_TEXTO PROPORCIONADO_
┏━━

Una tarde con Ferran

Una tarde con Ferran
Benjamín Lana
BENJAMÍN LANA

Qué hace Ferran Adrià realmente, a qué se dedica? ¿Es feliz? En cualquier conversación en la que se cita su nombre alguien termina haciendo preguntas similares. Le ven en los medios sin chaquetilla y hablando de temas que a veces suenan a consultor estratégico y otras a viejo profesor de universidad, pero no saben qué oficio tiene. Han pasado siete años de aquel cierre de elBulli en pleno frenesí y aunque se habla del tema desde entonces la verdad es que no se ha aclarado casi nada de lo que iba a venir. No deja de ser curioso que Ferran Adrià, el hombre que cada día se hace más preguntas que veces respira, haya conseguido que cuando alguien piense en él sea siempre entre interrogaciones.

La gente, inclusive la casta de los instruidos, tiene curiosidad de saber qué hace aquel genio que lo puso todo cabeza abajo y asombró al mundo, sobre todo a los propios españoles, boquiabiertos al ver cómo las élites del mundo entero le investían doctor o le hacían el rendibú. Primero demolió aquella máxima unamuniana de que «!Que inventen ellos!» y de ahí a poco se convirtió en lo más parecido a Einstein que ha existido en un laboratorio-cocina.

Una tarde no es mucho tiempo, pero cuando se trata del mayor de los Adrià da para escribir un texto más largo que el de 'Cinco horas con Mario'. El encuentro es denso, sin apenas silencios. Ferran martillea ideas con la cadencia de una ametralladora mientras recorre las dependencias de elBulli Lab, un inmenso espacio de la calle Mexic de Barcelona que ha sido su cuartel general en los últimos cinco años y que alberga ahora el archivo-museo de lo que fue la aventura gastronómica más sorprendente del siglo XX.

┗━━

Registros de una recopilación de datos

┏━━

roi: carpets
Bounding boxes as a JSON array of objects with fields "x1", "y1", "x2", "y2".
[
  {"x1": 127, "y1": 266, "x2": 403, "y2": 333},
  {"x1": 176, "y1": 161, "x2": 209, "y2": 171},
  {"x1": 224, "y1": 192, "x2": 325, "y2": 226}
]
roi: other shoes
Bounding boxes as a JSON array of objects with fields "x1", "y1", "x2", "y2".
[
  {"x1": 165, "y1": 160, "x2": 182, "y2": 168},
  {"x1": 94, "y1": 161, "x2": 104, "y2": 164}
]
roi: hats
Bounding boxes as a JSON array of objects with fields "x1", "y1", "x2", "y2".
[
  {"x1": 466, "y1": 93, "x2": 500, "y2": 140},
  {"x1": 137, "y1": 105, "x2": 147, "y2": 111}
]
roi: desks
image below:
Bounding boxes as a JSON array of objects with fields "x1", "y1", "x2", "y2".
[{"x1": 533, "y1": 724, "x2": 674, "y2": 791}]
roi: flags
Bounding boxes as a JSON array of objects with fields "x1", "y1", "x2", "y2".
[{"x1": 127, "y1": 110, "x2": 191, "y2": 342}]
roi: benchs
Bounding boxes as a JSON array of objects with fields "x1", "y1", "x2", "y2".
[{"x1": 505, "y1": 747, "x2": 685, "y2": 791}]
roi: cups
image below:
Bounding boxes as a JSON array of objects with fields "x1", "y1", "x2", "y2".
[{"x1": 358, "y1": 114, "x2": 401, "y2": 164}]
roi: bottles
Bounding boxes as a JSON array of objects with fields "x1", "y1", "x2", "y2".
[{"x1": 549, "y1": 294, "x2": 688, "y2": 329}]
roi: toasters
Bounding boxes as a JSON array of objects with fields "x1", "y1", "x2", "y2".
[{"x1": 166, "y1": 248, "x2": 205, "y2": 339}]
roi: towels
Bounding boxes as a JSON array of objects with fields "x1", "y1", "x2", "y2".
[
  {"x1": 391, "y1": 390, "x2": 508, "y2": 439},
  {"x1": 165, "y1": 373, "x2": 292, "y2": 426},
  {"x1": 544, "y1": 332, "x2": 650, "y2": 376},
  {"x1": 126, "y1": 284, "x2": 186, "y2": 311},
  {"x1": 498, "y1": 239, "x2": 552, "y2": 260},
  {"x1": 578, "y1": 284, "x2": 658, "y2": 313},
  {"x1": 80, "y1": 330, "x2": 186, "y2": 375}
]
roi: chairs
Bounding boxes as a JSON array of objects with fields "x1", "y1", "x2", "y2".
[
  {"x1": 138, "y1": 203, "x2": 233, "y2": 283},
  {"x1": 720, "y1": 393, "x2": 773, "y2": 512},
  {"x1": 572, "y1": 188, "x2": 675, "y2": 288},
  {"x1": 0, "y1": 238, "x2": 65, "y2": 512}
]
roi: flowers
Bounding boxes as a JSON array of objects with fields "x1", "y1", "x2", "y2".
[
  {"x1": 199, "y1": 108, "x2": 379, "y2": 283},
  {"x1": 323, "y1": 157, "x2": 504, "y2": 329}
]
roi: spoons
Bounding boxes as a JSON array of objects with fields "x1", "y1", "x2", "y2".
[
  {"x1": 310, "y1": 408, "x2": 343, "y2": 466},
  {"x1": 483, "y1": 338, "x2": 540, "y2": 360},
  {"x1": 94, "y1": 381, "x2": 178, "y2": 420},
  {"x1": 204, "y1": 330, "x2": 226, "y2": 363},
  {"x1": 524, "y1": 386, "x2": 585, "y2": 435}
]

┗━━

_EJERCICIOS_
- A) Transcribe literalmente el fragmento del texto sobre Ferran Adrià que comienza con las palabras "Una tarde no" y termina con "del siglo XX.".
- B) Según el texto sobre Ferran Adrià, ¿en qué calle y ciudad se encuentra elBulli Lab?

_RESPUESTAS_
- A)
Una tarde no es mucho tiempo, pero cuando se trata del mayor de los Adrià da para escribir un texto más largo que el de 'Cinco horas con Mario'. El encuentro es denso, sin apenas silencios. Ferran martillea ideas con la cadencia de una ametralladora mientras recorre las dependencias de elBulli Lab, un inmenso espacio de la calle Mexic de Barcelona que ha sido su cuartel general en los últimos cinco años y que alberga ahora el archivo-museo de lo que fue la aventura gastronómica más sorprendente del siglo XX.

- B) En la calle Mexic de Barcelona.